EXERCISE => Please answer from the mailing-list discussion about ballooning below: in the s390x example, how often is a hypercall made?

We most certainly should!!
>
>> Just like it should never
>> use ballooning.
>
> Well its an aside but why not ballooning? As long as hypervisor does not touch the balloon,
> and you don't touch the (weird, not really documented properly)
> deflate on oom, you are fine.
> Real time is violated when you reconfigure balloon,
> but after you are done guest is real time again.
> And management certainly knows it that it did something
> with balloon at the exact same time there was a latency spike.
Fair enough, this is a potential use case. But it goes hand in hand with
pinning/unpinning pages. So yes, while this would be possible - modify
balloon in "no real time period", I doubt this is a real life scenario.
As always, I like to be taught differently :)
Similar to "start reporting on !RT activity" and "stop reporting on RT
activity"
>
>
> I think this might not work well right now, but generally
> I think it should be fine. No?
>
>
>> Just like it should pin all pages in the hypervisor.
>
> BTW all this is absolutely interesting to fix.
> But I agree wrt hinting being kind of like pinning.
Yes, this is all interesting stuff :)
>
>
>>>
>>> But really what business has something that is supposedly
>>> an optimization blocking a VCPU? We are just freeing up
>>> lots of memory why is it a good idea to slow that
>>> process down?
>>
>> I first want to know that it is a problem before we declare it a
>> problem. I provided an example (s390x) where it does not seem to be a
>> problem. One hypercall ~every 512 frees. As simple as it can get.
>>
>> No trying to deny that it could be a problem on x86, but then I assume
>> it is only a problem in specific setups.
>
> But which setups? How are we going to identify them?

GIVEN INFORMATION =>
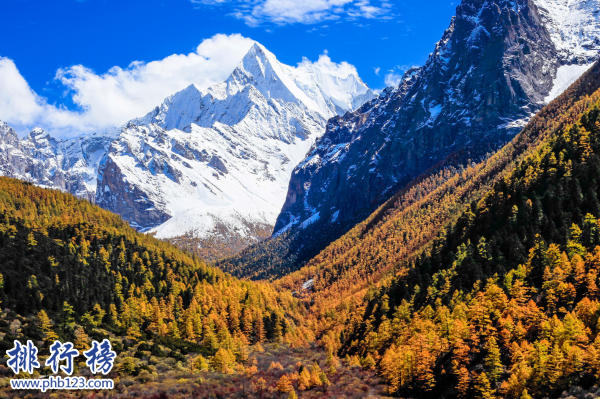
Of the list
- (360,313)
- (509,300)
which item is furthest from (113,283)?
(509,300)

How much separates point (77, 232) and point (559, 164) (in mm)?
164230

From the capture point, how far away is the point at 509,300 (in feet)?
313

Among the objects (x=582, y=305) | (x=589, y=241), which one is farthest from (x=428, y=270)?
(x=582, y=305)

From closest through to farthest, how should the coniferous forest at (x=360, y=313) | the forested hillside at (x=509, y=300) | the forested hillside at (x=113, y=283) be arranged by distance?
1. the forested hillside at (x=509, y=300)
2. the coniferous forest at (x=360, y=313)
3. the forested hillside at (x=113, y=283)

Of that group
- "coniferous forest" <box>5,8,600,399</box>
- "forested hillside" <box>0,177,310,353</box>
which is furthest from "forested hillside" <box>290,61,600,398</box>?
"forested hillside" <box>0,177,310,353</box>

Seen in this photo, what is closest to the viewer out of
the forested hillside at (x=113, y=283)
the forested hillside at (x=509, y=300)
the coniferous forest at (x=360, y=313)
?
the forested hillside at (x=509, y=300)

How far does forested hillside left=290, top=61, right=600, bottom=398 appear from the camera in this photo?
72875 millimetres

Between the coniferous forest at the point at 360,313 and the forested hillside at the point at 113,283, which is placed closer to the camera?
the coniferous forest at the point at 360,313

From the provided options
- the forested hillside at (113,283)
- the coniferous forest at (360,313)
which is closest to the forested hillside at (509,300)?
the coniferous forest at (360,313)

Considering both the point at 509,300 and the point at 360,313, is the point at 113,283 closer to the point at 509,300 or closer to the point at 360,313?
the point at 360,313

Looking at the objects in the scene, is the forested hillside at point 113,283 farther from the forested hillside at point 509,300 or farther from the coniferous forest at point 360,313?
the forested hillside at point 509,300

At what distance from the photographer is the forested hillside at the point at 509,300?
239 ft

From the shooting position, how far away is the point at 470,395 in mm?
74938

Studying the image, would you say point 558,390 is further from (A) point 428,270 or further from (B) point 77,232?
(B) point 77,232
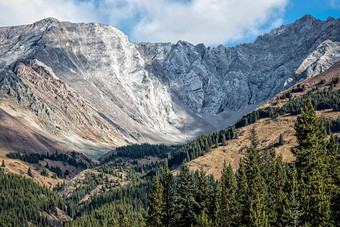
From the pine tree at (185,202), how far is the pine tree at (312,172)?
15654 millimetres

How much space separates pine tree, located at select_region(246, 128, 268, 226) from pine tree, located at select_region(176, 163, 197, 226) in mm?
8709

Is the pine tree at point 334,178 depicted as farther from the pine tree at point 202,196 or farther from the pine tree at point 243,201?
the pine tree at point 202,196

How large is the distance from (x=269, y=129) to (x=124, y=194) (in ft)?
270

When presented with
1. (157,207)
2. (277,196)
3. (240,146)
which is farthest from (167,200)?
(240,146)

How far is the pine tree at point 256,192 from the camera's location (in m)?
44.3

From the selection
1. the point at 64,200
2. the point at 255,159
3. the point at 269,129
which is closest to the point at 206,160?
the point at 269,129

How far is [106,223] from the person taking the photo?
143 meters

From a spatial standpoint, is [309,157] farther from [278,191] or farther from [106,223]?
[106,223]

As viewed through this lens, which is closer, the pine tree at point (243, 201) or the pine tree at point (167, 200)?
the pine tree at point (243, 201)

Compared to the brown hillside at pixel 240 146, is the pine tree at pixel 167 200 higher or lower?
lower

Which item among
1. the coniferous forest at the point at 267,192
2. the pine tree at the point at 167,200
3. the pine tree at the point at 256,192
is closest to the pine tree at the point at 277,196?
the coniferous forest at the point at 267,192

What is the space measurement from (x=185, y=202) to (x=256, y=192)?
10547mm

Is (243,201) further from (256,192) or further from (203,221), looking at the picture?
(203,221)

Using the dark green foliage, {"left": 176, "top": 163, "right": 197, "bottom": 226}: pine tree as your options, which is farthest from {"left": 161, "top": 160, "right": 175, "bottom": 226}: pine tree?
the dark green foliage
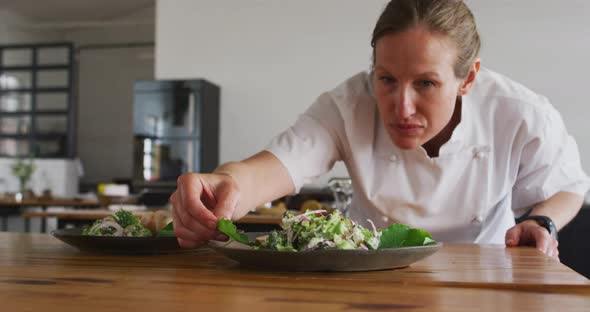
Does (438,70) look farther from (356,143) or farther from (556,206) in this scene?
(556,206)

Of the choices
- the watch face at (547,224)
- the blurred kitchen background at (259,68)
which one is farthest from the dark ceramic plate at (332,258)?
the blurred kitchen background at (259,68)

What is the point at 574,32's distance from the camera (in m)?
5.69

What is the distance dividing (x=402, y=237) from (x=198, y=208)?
33cm

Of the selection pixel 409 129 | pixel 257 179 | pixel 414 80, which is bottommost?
pixel 257 179

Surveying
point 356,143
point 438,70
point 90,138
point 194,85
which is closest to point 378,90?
point 438,70

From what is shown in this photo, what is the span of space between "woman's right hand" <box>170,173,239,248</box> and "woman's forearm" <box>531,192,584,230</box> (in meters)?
0.87

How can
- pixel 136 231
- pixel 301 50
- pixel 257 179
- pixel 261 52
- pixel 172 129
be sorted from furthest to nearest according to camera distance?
pixel 261 52, pixel 301 50, pixel 172 129, pixel 257 179, pixel 136 231

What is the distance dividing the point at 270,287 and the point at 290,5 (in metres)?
5.65

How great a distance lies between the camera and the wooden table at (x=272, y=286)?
66 cm

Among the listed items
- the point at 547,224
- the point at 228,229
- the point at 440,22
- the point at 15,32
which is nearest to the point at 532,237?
the point at 547,224

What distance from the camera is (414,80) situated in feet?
4.28

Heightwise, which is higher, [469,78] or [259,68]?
[259,68]

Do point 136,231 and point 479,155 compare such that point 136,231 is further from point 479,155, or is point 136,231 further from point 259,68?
point 259,68

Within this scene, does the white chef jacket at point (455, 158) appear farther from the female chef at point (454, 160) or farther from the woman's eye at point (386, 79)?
the woman's eye at point (386, 79)
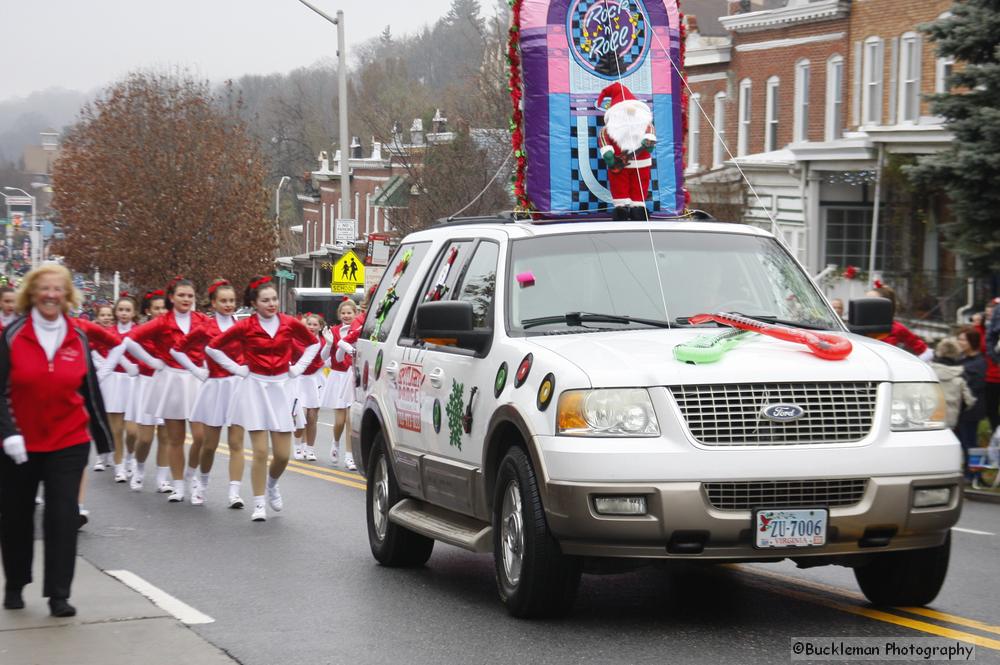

WRITTEN ANSWER => About one hypercall every 512 frees.